Now, 3 years later, we have tens of open-weight models. I say open-WEIGHT because I think I only saw one or two truly open-SOURCE models. I saw many open source tools developed for and around these models, so many wrappers, so many apps. Most are abandoned now. I wonder if their developers realized they were in high demand and could get paid for their hard work if they didn't just release everything out in the open.

I remember the GPT-4 era: a lot of papers and models started to appear on my feed. It was so overwhelming that I started to think: "is this was singularity feels like?" I know we're nowhere near singularity, but the pace of advancements in this field and the need to keep yourself updated at all times has truly been amazing! OpenAI used to say they didn't open-source GPT-3 because it was "too dangerous" for the society. We now have way more capable open-weight models that make GPT-3 look like a toy, and guess what, no harm happened to the society, business as usual.

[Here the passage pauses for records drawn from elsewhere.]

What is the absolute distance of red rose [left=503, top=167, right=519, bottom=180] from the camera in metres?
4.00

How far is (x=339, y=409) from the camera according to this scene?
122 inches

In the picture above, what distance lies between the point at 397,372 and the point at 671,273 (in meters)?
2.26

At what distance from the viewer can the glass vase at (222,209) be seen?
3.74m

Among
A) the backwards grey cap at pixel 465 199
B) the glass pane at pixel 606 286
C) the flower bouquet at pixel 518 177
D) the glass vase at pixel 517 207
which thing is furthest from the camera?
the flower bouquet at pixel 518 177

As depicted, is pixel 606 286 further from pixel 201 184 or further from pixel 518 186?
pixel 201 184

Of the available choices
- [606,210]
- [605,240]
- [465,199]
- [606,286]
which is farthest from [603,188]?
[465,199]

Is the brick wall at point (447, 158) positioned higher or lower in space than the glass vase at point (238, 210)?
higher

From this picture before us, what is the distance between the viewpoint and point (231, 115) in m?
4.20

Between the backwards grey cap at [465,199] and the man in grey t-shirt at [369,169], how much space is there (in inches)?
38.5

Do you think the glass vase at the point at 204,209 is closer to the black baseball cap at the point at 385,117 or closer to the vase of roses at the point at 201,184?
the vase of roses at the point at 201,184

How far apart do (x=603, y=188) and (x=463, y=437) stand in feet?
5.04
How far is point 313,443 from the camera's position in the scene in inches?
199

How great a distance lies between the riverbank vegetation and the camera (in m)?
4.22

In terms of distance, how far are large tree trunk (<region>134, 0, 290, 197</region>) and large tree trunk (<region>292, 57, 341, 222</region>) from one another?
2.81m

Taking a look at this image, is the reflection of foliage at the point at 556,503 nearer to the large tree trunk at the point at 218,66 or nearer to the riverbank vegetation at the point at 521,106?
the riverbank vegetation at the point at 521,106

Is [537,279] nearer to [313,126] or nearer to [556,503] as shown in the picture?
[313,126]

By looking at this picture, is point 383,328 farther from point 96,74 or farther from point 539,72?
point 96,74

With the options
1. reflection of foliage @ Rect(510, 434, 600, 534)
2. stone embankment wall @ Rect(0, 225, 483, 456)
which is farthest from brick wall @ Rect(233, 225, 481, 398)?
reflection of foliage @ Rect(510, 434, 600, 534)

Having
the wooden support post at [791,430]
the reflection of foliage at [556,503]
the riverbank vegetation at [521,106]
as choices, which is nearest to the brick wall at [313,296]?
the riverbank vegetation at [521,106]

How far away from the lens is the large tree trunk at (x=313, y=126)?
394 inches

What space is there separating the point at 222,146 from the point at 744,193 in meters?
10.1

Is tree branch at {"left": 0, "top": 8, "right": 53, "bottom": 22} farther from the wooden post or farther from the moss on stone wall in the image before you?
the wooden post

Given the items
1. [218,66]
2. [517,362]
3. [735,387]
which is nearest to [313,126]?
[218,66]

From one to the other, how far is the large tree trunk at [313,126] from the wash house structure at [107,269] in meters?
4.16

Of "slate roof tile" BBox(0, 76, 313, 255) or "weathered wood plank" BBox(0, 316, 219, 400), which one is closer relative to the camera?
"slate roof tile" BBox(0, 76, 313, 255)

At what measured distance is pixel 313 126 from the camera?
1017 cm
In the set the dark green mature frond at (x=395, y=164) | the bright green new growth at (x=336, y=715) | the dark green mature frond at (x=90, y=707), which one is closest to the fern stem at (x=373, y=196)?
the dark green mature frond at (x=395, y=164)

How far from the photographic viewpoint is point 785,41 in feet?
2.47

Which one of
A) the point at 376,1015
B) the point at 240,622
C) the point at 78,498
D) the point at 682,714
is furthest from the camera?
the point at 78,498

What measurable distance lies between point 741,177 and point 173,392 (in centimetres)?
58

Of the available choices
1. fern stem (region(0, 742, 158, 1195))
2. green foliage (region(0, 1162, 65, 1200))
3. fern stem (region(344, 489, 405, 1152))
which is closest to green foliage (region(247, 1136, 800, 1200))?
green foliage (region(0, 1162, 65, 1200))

A question we kept getting was: "can this 70B model run on my 3090?" Clearly, the appeal of running these LLMs locally was great, as can be seen by looking at the GPU prices. I remain hopeful that Nvidia's monopoly will collapse and we'll get more competitive prices and products from AMD, Intel, Apple, etc.

I appreciate everyone who taught me something new about LLMs and everything related to them. It's been a journey.